Tuesday, July 11, 2006

 

Phew! I'm Back

As we all know, the Republican congess once again voted against raising the federal minimum wage. One of their stock arguments has always been that a raise in the minimum wage will lead to higher consumer prices. To hear them tell the story (and they do ad nauseum) the increase in prices would be so high that it would wipe out any gains made by the wage earner. But like all other Republican noise, this simply is not true.

A recent Op-Ed piece in the Chicago Sun-Times sheds some light on the true effect of a raise in wages.
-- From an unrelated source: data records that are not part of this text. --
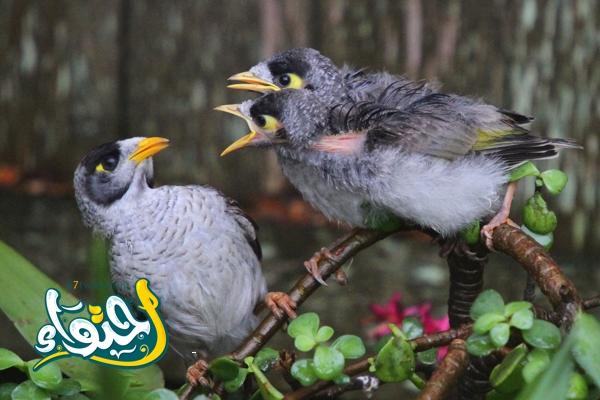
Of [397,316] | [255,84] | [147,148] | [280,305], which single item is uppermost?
[255,84]

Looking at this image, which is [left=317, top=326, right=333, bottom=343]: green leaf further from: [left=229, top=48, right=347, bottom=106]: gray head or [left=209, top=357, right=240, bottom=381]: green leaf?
[left=229, top=48, right=347, bottom=106]: gray head

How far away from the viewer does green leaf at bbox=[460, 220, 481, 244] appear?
123 centimetres

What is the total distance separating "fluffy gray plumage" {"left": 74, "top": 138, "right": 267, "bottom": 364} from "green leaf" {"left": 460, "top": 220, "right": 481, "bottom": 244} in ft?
1.70

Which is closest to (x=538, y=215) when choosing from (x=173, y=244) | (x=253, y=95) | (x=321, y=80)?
(x=321, y=80)

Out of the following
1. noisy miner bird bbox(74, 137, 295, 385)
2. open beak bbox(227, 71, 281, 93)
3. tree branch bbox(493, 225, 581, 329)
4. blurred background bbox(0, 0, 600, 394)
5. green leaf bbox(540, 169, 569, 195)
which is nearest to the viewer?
tree branch bbox(493, 225, 581, 329)

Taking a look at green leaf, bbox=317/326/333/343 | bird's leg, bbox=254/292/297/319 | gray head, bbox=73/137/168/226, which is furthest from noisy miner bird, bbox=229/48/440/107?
green leaf, bbox=317/326/333/343

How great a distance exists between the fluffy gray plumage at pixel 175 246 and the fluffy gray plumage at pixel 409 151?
27 cm

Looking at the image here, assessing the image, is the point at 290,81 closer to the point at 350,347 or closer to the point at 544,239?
the point at 544,239

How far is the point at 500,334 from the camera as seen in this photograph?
828 mm

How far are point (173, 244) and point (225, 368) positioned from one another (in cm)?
52

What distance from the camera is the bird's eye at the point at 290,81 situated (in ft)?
5.17

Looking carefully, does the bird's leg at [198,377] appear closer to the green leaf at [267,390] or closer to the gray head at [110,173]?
the green leaf at [267,390]

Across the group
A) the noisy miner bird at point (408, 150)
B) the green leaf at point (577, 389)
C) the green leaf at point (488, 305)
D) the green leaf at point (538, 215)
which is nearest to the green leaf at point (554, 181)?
the green leaf at point (538, 215)

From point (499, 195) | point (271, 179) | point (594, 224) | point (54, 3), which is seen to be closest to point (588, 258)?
point (594, 224)
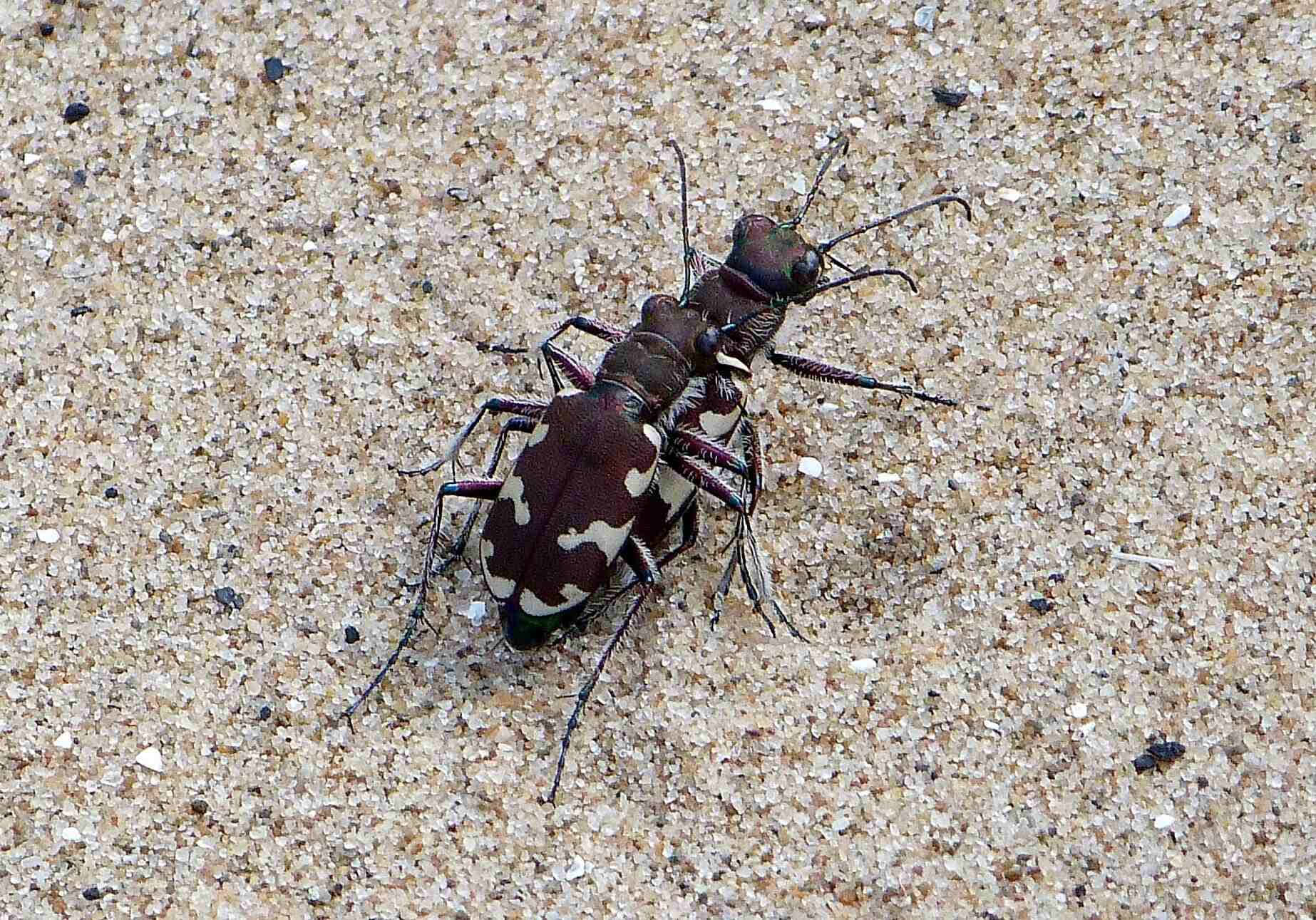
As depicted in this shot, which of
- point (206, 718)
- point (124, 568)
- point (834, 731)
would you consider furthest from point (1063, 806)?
point (124, 568)

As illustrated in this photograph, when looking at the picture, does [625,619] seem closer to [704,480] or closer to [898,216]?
[704,480]

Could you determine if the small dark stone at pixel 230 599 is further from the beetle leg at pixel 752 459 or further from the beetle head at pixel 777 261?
the beetle head at pixel 777 261

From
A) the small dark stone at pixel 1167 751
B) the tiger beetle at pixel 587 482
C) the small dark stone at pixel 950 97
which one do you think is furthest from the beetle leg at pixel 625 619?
the small dark stone at pixel 950 97

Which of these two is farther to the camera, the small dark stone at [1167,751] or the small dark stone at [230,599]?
the small dark stone at [230,599]

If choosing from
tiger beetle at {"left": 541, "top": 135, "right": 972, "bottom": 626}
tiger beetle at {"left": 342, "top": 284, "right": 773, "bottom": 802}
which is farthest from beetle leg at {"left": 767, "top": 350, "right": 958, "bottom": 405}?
tiger beetle at {"left": 342, "top": 284, "right": 773, "bottom": 802}

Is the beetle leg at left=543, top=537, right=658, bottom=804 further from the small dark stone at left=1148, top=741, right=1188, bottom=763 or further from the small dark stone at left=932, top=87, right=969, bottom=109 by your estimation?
the small dark stone at left=932, top=87, right=969, bottom=109
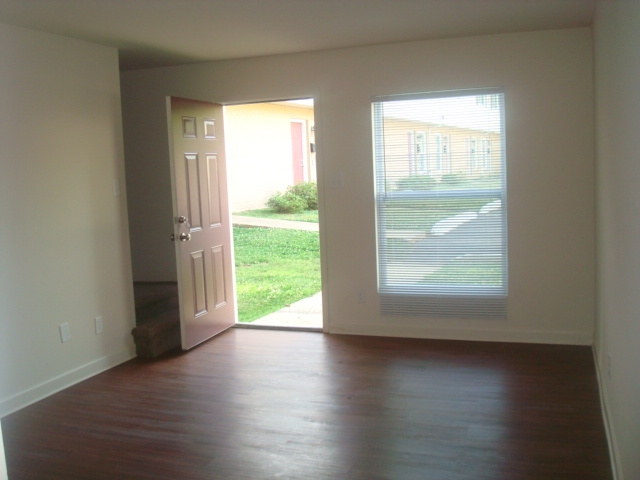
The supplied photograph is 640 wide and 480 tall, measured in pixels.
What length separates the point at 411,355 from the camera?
4566 mm

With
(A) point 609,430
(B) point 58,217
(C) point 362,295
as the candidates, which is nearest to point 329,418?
(A) point 609,430

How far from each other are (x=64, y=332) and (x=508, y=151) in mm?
3382

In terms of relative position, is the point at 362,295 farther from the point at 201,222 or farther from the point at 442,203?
the point at 201,222

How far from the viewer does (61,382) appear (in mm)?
4152

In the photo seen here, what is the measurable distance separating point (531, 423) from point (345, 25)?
8.80 ft

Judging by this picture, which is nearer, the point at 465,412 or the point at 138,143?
the point at 465,412

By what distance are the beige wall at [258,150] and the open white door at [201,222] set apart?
4995 mm

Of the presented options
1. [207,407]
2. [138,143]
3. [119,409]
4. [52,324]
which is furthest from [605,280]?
[138,143]

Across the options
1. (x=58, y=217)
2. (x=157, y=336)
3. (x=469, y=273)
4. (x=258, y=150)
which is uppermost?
(x=258, y=150)

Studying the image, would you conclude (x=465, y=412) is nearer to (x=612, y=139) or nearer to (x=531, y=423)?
(x=531, y=423)

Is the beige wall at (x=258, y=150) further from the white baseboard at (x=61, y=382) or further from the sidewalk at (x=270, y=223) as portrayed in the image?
the white baseboard at (x=61, y=382)

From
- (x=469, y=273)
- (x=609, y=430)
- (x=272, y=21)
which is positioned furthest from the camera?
(x=469, y=273)

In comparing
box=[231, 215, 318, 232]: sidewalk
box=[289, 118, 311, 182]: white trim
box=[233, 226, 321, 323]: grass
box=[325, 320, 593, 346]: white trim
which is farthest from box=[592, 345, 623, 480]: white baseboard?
box=[289, 118, 311, 182]: white trim

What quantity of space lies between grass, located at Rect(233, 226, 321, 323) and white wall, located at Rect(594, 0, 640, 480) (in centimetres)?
406
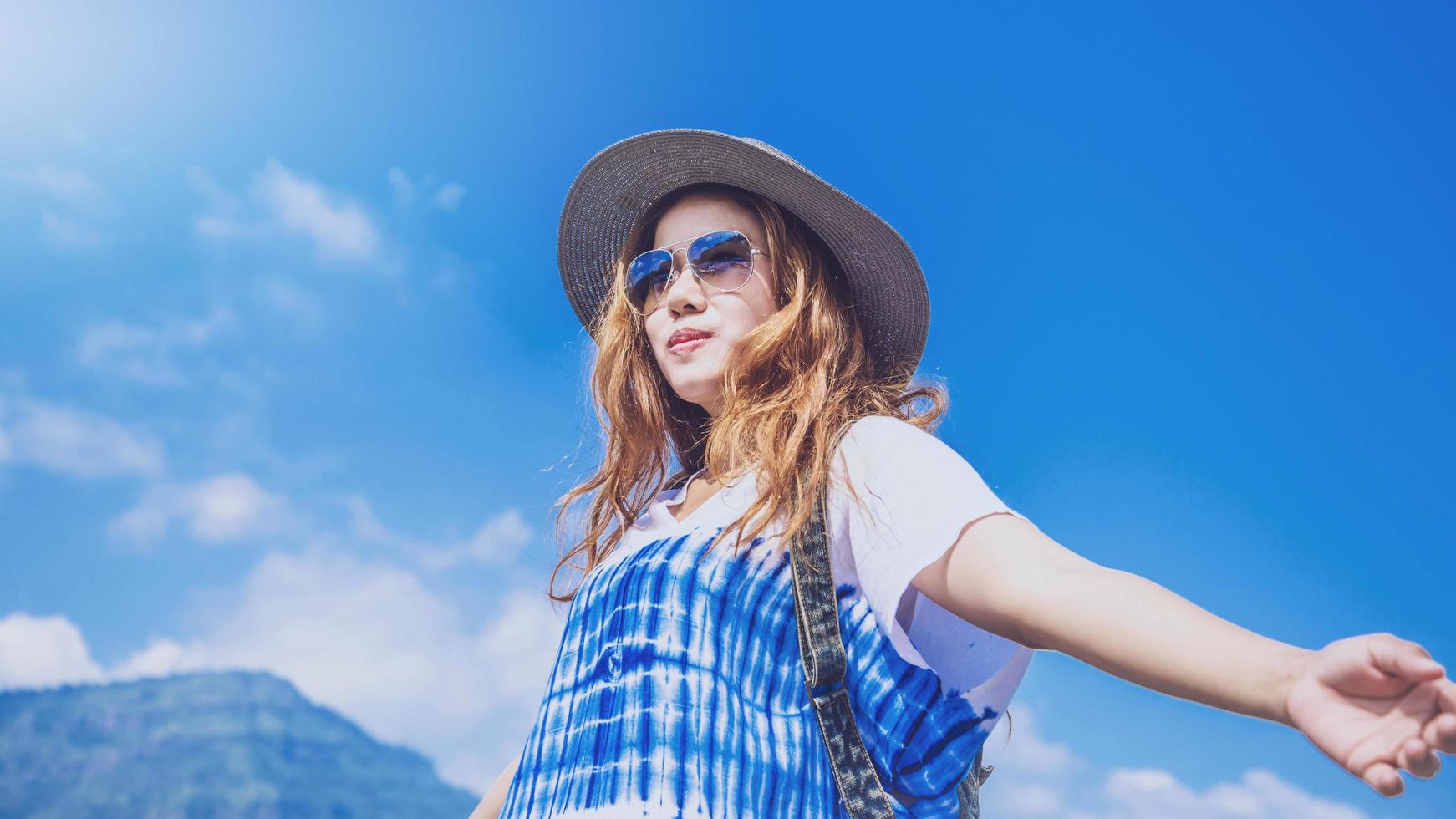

The "retail living-wage ordinance" currently being considered by the [Chicago] City Council would make large retailers (with stores of at least 90,000 square feet) pay a starting wage of $10 an hour, plus $3 of health benefits. Though the proposal would apply to numerous large retailers in the city, including Target and Costco, it quickly got the attention of Wal-Mart. To put it mildly, the world's largest employer, with plans to open numerous stores in the city, wasn't happy and immediately threatened to suspend the store openings.


[...]


The $13 an hour total compensation cost mandated by the Chicago ordinance is roughly a 20 percent raise over what Wal-Mart claims to pay its employees. A raise of this size could be financed through a combination of Wal-Mart allowing its profit margin (after-tax profits divided by sales) to fall from its current 3.6 percent to 2.9 percent and by raising its prices 0.7 percent -- less than a penny on a $1 pair of socks.



0.7 percent? That's the massive price hikes the Republicans are warning us about? To put things in perspective, the price of $100.00 of groceries bought at one of Wal-Mart's "Supecenters" would cost a whopping $100.70 after the 0.7 percent price increase. That's right - 70¢.


To be honest, the proposed raise in the federal minimum wage would have been an incremental raise of 40% over the next two years - double what the above quoted scenario investigated. However, the numbers clearly show how small of an impact a raise in the minimum wage would actually have on consumer prices.